▸ **Provided data**:
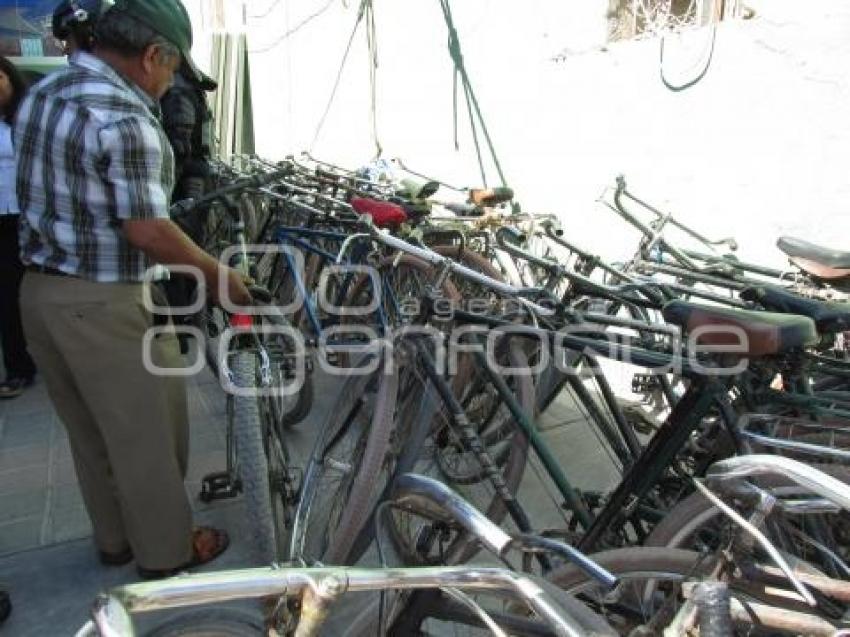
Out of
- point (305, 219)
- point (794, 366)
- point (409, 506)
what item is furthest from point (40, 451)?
point (794, 366)

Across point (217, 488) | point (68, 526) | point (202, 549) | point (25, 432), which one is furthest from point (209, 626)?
point (25, 432)

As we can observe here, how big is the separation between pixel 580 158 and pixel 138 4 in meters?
3.66

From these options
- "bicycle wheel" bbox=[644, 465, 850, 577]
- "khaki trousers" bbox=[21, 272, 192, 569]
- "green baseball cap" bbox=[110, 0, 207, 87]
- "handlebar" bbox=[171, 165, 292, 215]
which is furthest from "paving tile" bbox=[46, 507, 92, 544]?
"bicycle wheel" bbox=[644, 465, 850, 577]

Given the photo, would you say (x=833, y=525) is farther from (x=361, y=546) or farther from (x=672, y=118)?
(x=672, y=118)

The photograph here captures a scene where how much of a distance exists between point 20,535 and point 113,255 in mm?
1591

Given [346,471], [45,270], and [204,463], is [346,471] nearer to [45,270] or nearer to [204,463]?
[45,270]

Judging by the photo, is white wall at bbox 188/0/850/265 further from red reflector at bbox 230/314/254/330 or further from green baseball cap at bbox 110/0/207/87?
green baseball cap at bbox 110/0/207/87

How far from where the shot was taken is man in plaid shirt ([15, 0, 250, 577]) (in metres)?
2.12

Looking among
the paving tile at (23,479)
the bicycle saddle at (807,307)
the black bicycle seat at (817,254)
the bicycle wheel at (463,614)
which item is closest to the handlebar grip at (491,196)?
the black bicycle seat at (817,254)

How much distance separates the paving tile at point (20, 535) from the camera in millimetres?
2965

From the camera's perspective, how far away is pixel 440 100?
6.40 m

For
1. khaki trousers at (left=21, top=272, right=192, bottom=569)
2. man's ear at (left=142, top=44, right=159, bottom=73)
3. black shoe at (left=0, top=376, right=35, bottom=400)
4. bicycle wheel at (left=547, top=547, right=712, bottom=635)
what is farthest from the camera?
black shoe at (left=0, top=376, right=35, bottom=400)

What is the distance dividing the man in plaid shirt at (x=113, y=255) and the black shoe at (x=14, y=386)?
7.44 ft

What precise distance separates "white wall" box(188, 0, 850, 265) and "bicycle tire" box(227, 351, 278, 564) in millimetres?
3207
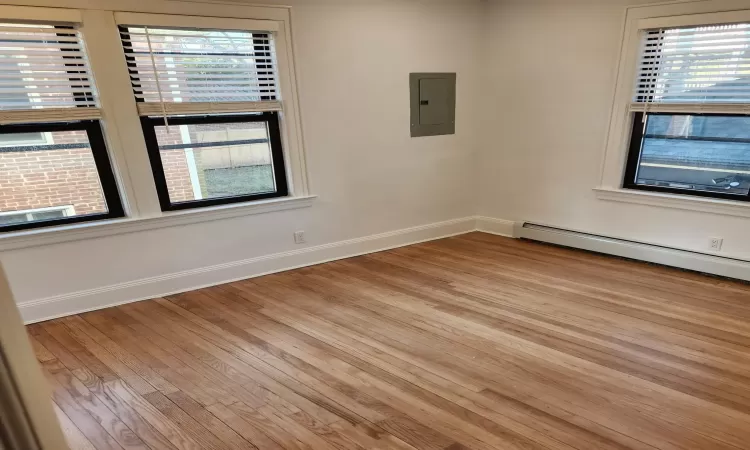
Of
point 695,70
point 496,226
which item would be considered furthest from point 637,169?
point 496,226

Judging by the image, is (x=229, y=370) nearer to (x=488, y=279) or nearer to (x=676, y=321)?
(x=488, y=279)

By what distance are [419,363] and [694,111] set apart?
9.23 ft

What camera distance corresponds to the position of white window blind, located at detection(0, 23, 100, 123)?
253cm

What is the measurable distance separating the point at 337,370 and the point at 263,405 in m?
0.43

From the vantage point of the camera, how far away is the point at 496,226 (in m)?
4.55

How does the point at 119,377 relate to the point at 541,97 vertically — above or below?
below

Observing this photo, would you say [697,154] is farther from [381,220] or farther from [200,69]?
[200,69]

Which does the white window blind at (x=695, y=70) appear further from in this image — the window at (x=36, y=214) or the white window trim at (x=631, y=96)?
the window at (x=36, y=214)

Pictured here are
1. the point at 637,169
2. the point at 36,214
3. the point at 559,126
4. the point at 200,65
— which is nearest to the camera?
the point at 36,214

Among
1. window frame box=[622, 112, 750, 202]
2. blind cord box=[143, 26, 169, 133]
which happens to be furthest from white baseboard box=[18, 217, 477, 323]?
window frame box=[622, 112, 750, 202]

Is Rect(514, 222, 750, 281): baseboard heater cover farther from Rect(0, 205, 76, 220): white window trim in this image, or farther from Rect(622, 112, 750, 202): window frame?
Rect(0, 205, 76, 220): white window trim

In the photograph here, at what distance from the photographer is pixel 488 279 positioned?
3.39 metres

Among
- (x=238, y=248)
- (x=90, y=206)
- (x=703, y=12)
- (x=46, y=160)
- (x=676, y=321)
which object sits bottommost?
(x=676, y=321)

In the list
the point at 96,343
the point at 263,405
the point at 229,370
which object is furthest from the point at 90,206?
the point at 263,405
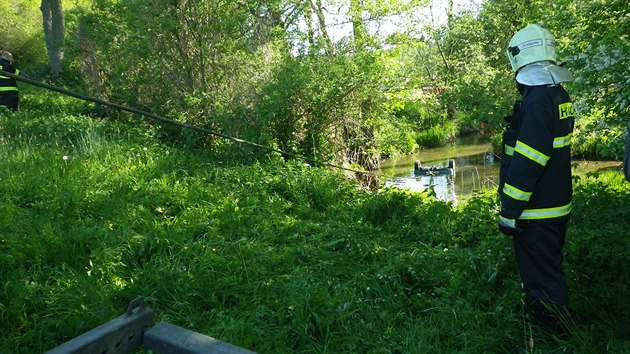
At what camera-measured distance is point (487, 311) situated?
12.2 ft

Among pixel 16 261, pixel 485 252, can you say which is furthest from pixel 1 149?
pixel 485 252

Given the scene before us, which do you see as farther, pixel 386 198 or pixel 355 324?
pixel 386 198

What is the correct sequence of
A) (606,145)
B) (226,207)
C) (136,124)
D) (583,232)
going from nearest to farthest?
(583,232), (606,145), (226,207), (136,124)

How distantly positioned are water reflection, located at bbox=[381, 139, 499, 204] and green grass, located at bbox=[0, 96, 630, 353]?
2.11 meters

▸ **Task**: Format the stretch from the line containing "What is the correct sequence of" through the final line above as a JSON array of strings, one string per line, with blank lines omitted.

▸ **Answer in full**:
[
  "What is the correct sequence of",
  "A) (606,145)",
  "B) (226,207)",
  "C) (136,124)",
  "D) (583,232)",
  "going from nearest to farthest?",
  "(583,232), (606,145), (226,207), (136,124)",
  "How distantly positioned are water reflection, located at bbox=[381, 139, 499, 204] and green grass, located at bbox=[0, 96, 630, 353]?",
  "2.11 meters"
]